Expectations are one of the most important ingredients in any restaurant experience. Try as we might to lower them to a reasonable level, the more hype, and the longer the wait between booking and dining, the more difficult it is to not over inflate. For me, tonight’s dinner at Attica is the most prone to setting expectations to unreasonable levels, so I jotted them down in the hope of being objective.
There are many obvious, and a few less obvious reasons, why I expect to have one of the best restaurant experiences of my life here. Of course, Attica is Melbourne’s highest ranked restaurant on any number of guides, over a number of years. The less obvious reason is that I already rank Ben Shewry’s temple as one of the top experiences I’ve had in Australia, and around the world. But that was five years ago. Now that it is mentioned in the same breath as some of the world’s greatest restaurants, you hope for the small (but important) improvements you’ve read a little about to take it to the next level.
As we walk out the back to the restaurant garden, to be greeted by one of the pastry chefs, and are offered tea and a home made mint slice biscuit (that is delicious), we get a chance to reflect on one of our great meals in the cold winter air. So far, in the lead up to dessert, we have tried twelve snacks, and four courses of savoury dishes. There are highlights; but there are no lowlights. It is hard to imagine being happier with a meal. Attica is putting an emphasis on native Australian ingredients, in a completely approachable manner, with hardly an ounce of pomp.
Personally I like challenging food that makes you think and take notice, and there are different ways to achieve wonder and awe. At Orana, which also has an Australiana focus, you are presented with ingredients like green ants that do taste great, but are challenging to approach. I think Attica is making you take notice in a different way, with more subtlety, and some familiarity in the flavour combinations.

-- Set exercise a --
Answer these questions from the Attica review:
(i) How many snacks have been tried before dessert?
(ii) At which restaurant are green ants presented as an ingredient?
(iii) How long ago was the author's earlier experience at Attica?
The records below have no connection to the text above.

Records from a dataset:
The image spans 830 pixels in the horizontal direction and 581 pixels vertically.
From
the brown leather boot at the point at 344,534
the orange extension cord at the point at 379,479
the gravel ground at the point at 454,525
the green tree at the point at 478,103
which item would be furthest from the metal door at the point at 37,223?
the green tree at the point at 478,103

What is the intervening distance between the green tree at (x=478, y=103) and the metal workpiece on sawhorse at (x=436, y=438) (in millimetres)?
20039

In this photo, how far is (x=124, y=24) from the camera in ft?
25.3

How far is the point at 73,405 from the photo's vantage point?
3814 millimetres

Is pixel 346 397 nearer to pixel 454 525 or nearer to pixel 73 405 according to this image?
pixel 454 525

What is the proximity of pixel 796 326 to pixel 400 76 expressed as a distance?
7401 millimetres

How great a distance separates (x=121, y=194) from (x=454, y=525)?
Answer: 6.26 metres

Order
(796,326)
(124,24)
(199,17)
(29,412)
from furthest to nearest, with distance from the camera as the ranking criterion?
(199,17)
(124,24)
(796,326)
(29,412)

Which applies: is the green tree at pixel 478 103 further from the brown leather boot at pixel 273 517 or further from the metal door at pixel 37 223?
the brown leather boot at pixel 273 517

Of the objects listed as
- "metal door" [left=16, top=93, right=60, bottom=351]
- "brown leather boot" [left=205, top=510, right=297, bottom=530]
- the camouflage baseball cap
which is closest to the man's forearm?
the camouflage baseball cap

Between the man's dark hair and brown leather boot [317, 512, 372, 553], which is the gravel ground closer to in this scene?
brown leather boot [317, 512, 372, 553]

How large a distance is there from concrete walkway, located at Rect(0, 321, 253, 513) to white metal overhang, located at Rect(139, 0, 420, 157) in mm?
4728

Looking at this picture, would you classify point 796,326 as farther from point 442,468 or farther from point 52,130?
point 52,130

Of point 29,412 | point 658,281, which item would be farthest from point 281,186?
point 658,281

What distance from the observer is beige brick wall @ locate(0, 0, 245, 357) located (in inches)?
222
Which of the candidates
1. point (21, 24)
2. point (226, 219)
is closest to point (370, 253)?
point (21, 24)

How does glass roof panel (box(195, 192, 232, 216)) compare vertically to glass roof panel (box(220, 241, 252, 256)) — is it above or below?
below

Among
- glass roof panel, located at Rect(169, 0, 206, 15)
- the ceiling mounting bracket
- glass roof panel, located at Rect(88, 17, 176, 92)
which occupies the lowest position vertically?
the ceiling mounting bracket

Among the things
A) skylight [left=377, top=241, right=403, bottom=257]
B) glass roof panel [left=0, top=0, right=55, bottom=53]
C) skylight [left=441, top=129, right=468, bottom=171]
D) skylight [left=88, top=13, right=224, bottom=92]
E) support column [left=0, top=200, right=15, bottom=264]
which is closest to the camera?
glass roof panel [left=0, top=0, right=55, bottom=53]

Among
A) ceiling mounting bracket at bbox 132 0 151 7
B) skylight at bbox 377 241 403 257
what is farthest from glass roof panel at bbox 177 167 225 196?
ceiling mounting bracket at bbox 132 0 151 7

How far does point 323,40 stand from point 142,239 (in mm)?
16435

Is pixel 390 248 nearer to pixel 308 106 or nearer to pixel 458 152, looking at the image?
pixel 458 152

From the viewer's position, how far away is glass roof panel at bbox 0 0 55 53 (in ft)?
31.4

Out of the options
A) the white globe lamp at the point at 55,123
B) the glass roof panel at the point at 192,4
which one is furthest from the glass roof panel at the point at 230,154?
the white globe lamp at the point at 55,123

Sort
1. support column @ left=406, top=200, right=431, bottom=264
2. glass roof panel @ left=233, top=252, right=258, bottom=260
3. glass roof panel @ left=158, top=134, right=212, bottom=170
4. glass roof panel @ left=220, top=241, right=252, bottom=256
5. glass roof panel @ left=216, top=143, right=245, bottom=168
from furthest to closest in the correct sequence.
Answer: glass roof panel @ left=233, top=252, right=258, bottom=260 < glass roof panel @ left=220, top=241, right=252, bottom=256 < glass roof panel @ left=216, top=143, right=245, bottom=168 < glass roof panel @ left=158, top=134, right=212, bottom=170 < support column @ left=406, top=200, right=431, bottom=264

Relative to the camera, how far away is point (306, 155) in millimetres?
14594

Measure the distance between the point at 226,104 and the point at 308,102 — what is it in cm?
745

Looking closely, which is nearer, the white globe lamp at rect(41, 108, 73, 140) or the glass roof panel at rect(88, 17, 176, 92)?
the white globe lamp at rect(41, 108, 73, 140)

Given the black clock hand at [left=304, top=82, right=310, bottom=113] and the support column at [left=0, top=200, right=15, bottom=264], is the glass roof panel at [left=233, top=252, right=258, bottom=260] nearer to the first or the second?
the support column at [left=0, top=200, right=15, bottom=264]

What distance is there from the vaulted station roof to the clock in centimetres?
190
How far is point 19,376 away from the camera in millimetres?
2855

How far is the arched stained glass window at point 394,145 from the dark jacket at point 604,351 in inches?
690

-- Set exercise b --
Update the records starting at the line that contains "What distance is" and ending at the final record, replacing "camera" with "viewpoint" and changing nothing else. Return only those lines.

-- Written solution a --
(i) Twelve
(ii) Orana
(iii) Five years ago

-- Written solution b --
What distance is there from the vaulted station roof to the clock in centimetres?
190
How far is point 19,376 away from the viewpoint in millimetres?
2855

How far is the arched stained glass window at point 394,145 from the dark jacket at point 604,351 in inches?
690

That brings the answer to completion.